- _Prompt A_: Translate this sentence from the article on U.S.-China trade policy below into Spanish: "Messages from the administration have been mixed and confusing."
- _Prompt B_: Reproduce everything in the article on U.S.-China trade policy below, from "Messages from the" down to "policy would end.".

- _Selected excerpt_:
%%
Business groups in the U.S. are demanding clarity from President Joe Biden’s administration on where it stands on trade policy with China. They want to know whether or not he is going to do something new or remain in line with the confrontational approach of former President Donald Trump.

The administration has been mum on the contours of its China strategy as it relates to trade. After seven months in office, it continues to insist that a review is under way of the current U.S.-China trade relationship, but now businesses are growing fed up at what they see as an agonizingly slow process. For weeks, businesses have been prodding Congress, Biden’s Treasury Department and the Office of the Trade Representative to take some action, so they can determine their strategies in dealing with the world’s second-largest economy.

Messages from the administration have been mixed and confusing. In an interview in July, Treasury Secretary Janet Yellen acknowledged that the Trump administration’s trade war with China had hurt U.S. exports at the same time as criticizing Beijing’s subsidization policies as similarly harmful. On the other hand, U.S. Trade Representative Katherine Tai said the Trump tariffs provided Washington with "legitimate tools" for countering China. As recently as Wednesday, White House press secretary Jen Psaki said no timeline was available for determining when the administration’s review of the China trade policy would end.

Beyond mixed messages, Biden’s actions to date on trade with China provide a reason to see them as a continuation of Trump’s. To date, the administration has sanctioned more Chinese officials over abuses in Xinjiang and Hong Kong while at the same time adding more names to a list of companies that U.S. firms were forbidden to invest in.

Trump was well known for his criticisms of China “ripping off” the U.S. on trade and came to office on promises to cut down the trade imbalance between them. Biden was a critic of Trump’s approach to China, but at the same time characterized competition with it as a central part of his foreign policy agenda.

Many of the business leaders interviewed by The New York Times advocated for Biden to restart stalled trade talks with China or at the very least restore exceptions to certain trade restrictions. They complain that without clarity, the U.S. will remain at a competitive disadvantage with peers because of how tariffs raise costs for American importers.

Trade with China, while wounded by the tariffs and the global economic slowdown from the COVID-19 pandemic, has not stalled. Recently released U.S. Commerce Department data showed that the much-maligned trade deficit with China on goods increased further in July to $186 billion.
%%
- _Input data_:
%%
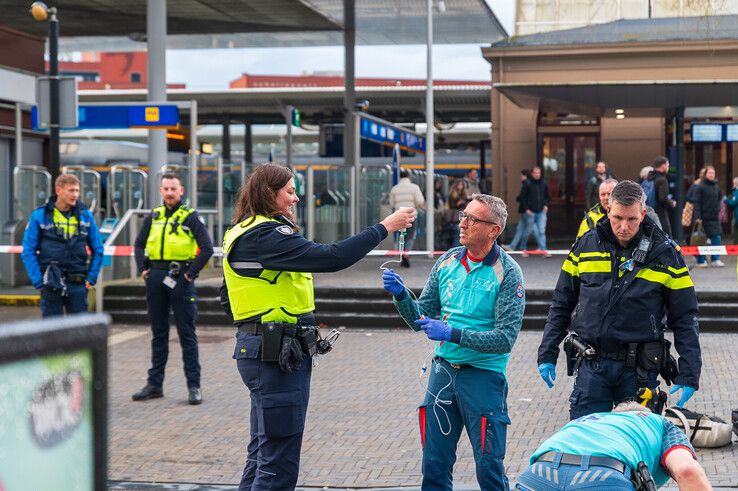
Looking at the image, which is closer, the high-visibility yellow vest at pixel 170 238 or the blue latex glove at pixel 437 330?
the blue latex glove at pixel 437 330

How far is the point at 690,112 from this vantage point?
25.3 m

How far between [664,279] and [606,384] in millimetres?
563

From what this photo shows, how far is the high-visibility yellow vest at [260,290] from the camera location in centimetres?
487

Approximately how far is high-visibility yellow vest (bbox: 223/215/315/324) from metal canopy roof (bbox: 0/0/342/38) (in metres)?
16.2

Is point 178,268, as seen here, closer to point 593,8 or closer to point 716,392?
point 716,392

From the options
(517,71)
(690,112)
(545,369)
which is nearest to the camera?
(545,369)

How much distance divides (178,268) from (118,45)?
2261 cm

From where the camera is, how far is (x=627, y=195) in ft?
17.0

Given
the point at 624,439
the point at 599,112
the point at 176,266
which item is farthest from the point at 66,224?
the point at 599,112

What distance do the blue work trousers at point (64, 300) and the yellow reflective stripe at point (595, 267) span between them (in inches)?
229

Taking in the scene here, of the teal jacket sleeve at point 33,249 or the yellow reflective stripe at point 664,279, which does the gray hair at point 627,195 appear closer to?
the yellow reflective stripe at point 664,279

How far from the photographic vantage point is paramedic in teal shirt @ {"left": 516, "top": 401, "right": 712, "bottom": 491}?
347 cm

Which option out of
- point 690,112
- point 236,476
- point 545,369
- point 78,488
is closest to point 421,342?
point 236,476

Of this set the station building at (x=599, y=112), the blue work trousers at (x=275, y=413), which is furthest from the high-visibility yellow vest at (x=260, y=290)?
%%
%%
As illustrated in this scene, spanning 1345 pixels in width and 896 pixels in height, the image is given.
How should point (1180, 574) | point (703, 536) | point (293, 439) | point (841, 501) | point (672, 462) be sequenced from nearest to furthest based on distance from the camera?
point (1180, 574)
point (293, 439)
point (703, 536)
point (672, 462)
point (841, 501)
%%
- _Task output A_: Los mensajes de la administración han sido contradictorios y confusos.

- _Task output B_:
Messages from the administration have been mixed and confusing. In an interview in July, Treasury Secretary Janet Yellen acknowledged that the Trump administration’s trade war with China had hurt U.S. exports at the same time as criticizing Beijing’s subsidization policies as similarly harmful. On the other hand, U.S. Trade Representative Katherine Tai said the Trump tariffs provided Washington with "legitimate tools" for countering China. As recently as Wednesday, White House press secretary Jen Psaki said no timeline was available for determining when the administration’s review of the China trade policy would end.